Stony: In Conversation With Chapter Z
An interview with award-winning artist Stony: Capturing Illness on Canvas
From Venice and Miami to being featured in The Lourve, Stony has debuted his art across the globe. The 57-year-old’s work has seen him awarded countless
titles, including ‘International Artist of the year’ by the Biennale Dei Normanni and the 2018 International Prize Caravaggio ‘Great Master of Art’ award. But, his impressive portfolio boils down to a simple idea: it’s his diary.
“By putting my feelings down on a canvas, it helped me to identify emotions and trauma that I maybe would never have been able to process if I hadn’t had my painting as an outlet,” Stony explains. The acclaimed artist, who was diagnosed as autistic and dyslexic during adult life, is also living with a terminal brain tumour. His artwork, which consists of expressive street art, is largely influenced by his experience of disability and illness, as he likes to detail his life on the canvas.
“My illness has only influenced my art; it hasn’t affected it. Of course, this disease isn’t a positive thing. But, to be able to write about it and potentially help other people going through something similar is a very positive thing.”

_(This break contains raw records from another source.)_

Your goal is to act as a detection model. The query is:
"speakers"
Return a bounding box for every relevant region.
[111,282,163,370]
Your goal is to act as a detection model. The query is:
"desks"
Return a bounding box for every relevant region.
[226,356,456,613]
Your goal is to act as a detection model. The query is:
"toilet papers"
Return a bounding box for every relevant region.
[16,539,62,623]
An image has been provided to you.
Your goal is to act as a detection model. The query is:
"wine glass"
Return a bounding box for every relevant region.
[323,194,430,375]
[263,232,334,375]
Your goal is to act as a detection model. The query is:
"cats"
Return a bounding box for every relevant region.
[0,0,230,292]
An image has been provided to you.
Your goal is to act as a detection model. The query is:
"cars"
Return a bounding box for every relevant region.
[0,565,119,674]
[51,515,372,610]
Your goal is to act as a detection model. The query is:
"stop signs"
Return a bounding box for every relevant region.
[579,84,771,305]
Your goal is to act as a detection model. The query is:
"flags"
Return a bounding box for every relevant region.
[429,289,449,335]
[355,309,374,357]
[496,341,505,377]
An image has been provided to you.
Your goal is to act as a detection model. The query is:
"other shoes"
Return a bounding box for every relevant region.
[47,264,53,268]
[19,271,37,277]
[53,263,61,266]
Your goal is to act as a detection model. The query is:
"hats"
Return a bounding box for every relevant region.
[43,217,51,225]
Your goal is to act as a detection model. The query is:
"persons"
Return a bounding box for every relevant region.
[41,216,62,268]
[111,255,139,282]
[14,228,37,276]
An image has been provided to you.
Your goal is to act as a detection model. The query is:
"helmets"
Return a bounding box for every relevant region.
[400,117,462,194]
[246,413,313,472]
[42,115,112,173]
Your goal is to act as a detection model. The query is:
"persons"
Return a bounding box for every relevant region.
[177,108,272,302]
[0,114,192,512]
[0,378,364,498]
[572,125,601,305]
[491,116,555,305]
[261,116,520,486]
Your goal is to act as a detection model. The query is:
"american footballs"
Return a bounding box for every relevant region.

With his diagnoses in mind, over the years, Stony has also used his talent to raise money for several charities, including The Brain Tumor Charity, the NHS and Mind.
Chapter Z took the opportunity to catch up with Stony on his inspiration to paint, how disability affects his work and how he hopes his art makes people feel.
In Conversation: Stony
How did you initially get into painting?
I’ve been painting and drawing since I was four years old. When I was younger, I suffered greatly with Autism. So, I used art as my release of energy and a way to communicate how I was feeling. I have also always been musical; I play many instruments, and I feel that art and music are very similar, and I can express myself in both easily.
How, if at all, did your late diagnosis of dyslexia and autism affect your work and creativity?
Having dyslexia and autism hasn’t affected me in terms of my art and creativity. If anything, it’s helped me. I think my art and my style of art is how it is because of those things. But growing up, it made me more determined to achieve and be successful in anything I did.
Similarly, how has your brain tumour affected your art? What have been the positive outcomes of such a difficult experience?
My illness has only influenced my art; it hasn’t affected it. Of course, this disease isn’t a positive thing. But, to be able to write about it and potentially help other people going through something similar is a very positive thing.
Your artwork is all so evocative. But, do you have a favourite piece of yours?
I have many favourite paintings. It’s not only the colours and sketches that I like but the words I write and how it makes me feel and remember certain things when I read them back. What’s great about writing my life on canvas is that, just by reading my paintings, I’m taken back to a certain time.
And finally, what do you hope people feel when they hear your story and look at your work?
What I want is for people to be shocked by my art and to think, ‘Wow, that’s bold’. I want people to be less about the aesthetics of the piece and more about the feelings it provokes. I like it when people have questions about my art and want to know more about what certain words or phrases mean or what certain symbols mean.